Hex colour occurrences

51 → 25 · CSS vars absorbed the rest

+76%

Top-level const decls

17 → 30

Metric	Opus 4.6	Opus 4.7	Δ	Source
JS lines	1,343	1,187	−11.6%	wc
CSS lines	512	470	−8.2%	regex
CSS custom properties declared	0	7	+7	regex
Hex colour occurrences in CSS	51	25	−51%	regex
`'use strict'`	Yes	No	regression	regex
Total ESLint warnings	71	65	−8.5%	eslint
`no-magic-numbers`	47	39	−17%	eslint
`max-lines-per-function`	4	3	−1	eslint
`complexity` (cyclomatic > 10)	7	9	+2	eslint
`max-depth` (> 4)	11	12	+1	eslint
`eqeqeq` (uses of `==`/`!=`)	0	2	regression	eslint
Function count (incl. arrows)	92	97	+5%	AST
Functions > 50 lines	6	3	−50%	AST
Longest function (lines)	93	91	−2	AST
P90 function length	42	41	−1	AST
Max cyclomatic complexity	44	47	+3	AST
Median cyclomatic complexity	3	4	+1	AST
High-complexity functions (>10)	8	12	+4	AST
Max block-nesting depth (global)	11	15	+4	AST
Top-level `let` declarations	30	29	−1	AST
Top-level `const` declarations	17	30	+76%	AST
`var` declarations anywhere	0	0	—	AST
`setTimeout` calls	6	5	−1	AST

Where the automated metrics confirm the human review

File size, CSS, naming volume, const discipline, magic numbers all move in the direction observed by the human review. 4.7 is 11.6% tighter, declares seven CSS custom properties where 4.6 declares none, uses 76% more top-level const, and carries 17% fewer no-magic-numbers warnings.
The "fewer long functions" claim is sharply confirmed.
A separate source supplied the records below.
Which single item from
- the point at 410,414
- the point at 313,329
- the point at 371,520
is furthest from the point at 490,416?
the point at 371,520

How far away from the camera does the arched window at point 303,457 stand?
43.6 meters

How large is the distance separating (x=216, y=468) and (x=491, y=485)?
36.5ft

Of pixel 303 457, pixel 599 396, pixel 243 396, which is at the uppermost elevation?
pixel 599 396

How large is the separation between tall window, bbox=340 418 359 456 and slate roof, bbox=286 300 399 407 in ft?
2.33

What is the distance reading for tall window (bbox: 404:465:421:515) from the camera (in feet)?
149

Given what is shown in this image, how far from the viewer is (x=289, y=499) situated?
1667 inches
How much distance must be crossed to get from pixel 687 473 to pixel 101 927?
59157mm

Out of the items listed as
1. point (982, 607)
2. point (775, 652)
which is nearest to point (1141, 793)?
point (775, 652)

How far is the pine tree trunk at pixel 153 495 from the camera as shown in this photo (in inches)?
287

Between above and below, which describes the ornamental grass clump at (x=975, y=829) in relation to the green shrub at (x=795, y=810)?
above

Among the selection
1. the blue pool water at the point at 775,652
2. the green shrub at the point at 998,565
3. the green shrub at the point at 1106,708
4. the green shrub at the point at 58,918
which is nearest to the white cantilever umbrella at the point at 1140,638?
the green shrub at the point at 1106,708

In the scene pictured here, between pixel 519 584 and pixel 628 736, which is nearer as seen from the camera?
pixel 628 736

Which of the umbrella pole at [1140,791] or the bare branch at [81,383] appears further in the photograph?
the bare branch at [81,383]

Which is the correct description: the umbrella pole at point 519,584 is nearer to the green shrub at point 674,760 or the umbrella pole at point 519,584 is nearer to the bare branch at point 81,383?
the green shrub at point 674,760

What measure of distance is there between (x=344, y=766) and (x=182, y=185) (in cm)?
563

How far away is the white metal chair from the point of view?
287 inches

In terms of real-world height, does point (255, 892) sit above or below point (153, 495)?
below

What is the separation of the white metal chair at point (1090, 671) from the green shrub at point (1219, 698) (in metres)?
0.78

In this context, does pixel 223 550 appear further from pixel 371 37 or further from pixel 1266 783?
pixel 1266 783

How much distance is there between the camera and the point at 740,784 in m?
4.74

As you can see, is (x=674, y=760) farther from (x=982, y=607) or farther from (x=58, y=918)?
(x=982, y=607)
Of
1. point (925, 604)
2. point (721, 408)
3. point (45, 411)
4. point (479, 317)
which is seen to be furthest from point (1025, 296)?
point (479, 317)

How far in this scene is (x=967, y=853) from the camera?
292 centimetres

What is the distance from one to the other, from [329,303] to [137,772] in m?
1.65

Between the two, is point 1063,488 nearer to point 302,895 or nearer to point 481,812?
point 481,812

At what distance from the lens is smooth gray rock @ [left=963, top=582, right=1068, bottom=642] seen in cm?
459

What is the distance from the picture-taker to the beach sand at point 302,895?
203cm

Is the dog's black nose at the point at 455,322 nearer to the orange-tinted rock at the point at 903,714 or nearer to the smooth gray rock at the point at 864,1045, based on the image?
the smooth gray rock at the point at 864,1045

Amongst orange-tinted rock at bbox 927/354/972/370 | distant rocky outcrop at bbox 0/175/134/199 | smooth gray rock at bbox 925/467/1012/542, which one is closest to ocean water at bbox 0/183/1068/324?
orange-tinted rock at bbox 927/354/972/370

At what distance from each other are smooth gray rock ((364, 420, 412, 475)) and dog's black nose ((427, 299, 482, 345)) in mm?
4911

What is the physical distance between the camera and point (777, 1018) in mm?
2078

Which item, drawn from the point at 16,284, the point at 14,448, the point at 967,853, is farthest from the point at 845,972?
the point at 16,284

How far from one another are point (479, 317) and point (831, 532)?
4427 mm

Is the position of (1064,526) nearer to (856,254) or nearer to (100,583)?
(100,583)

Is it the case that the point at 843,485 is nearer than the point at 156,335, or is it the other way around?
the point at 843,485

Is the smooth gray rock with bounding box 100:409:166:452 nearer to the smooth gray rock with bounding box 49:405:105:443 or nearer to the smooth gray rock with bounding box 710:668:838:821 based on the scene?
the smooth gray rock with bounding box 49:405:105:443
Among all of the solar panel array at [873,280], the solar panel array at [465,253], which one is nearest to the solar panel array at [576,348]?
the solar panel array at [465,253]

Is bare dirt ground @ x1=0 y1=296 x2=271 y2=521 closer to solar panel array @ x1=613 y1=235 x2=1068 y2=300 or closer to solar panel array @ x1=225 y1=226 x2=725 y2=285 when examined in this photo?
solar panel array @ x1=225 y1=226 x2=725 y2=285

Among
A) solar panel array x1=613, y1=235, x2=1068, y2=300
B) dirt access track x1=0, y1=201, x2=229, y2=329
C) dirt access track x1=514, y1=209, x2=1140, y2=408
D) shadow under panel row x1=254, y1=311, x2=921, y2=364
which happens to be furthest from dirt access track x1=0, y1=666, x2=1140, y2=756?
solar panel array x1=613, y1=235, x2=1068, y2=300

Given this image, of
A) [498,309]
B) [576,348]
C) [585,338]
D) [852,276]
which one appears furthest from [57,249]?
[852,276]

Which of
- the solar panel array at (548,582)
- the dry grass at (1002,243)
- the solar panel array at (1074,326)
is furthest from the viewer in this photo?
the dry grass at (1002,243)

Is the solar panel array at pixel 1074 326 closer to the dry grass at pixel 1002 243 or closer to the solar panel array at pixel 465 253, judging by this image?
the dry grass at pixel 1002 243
Functions over 50 lines drop from 6 to 3 — a 50% reduction — even though the total function count is slightly higher.
The qualitative "9 wins vs 3 wins" scoreboard broadly agrees with the metric deltas when you count the tables: 17 of 22 quantitative rows favour 4.7.

Where the automated metrics disagree or nuance the claim

"Flatter async" is a local win, not a global one. The human review saw 4.7's executeAutoplayMove collapse from 5 nested levels to 2 — that's real. But max block-nesting depth across the whole file went up, not down (11 → 15). 4.7 has deeper nesting elsewhere. Pattern wins don't automatically generalize.
Cyclomatic complexity got worse on average. Median complexity: 3 → 4. Max: 44 → 47. High-complexity function count: 8 → 12. 4.7 writes smaller files, but each function branches more. Teams that enforce McCabe-style caps should notice this.
eqeqeq regressed — 4.7 introduces two uses of ==/!= where 4.6 had zero. Minor, but it's the kind of discipline slip 'use strict' plus a linter would have caught.
Loss of 'use strict' is confirmed by automated regex — the single biggest safety-rail regression from the upgrade.

Methodology. JS extracted from each <script> block and parsed with espree (ECMAScript 2022, script mode). Cyclomatic complexity computed per function by walking the AST and counting if / switch case / for / while / catch / && / || / ternary. ESLint 9 run with a flat config; rules above with thresholds: complexity ≤ 10, max-depth ≤ 4, max-lines-per-function ≤ 50, max-nested-callbacks ≤ 3, no-magic-numbers allowing [−1, 0, 1, 2], prefer-const, eqeqeq, no-var. CSS metrics by regex on the <style> block (custom properties = --name:, hex occurrences = #hex, px values = \d+px). Non-functional only — correctness was verified separately with the functional-test suite.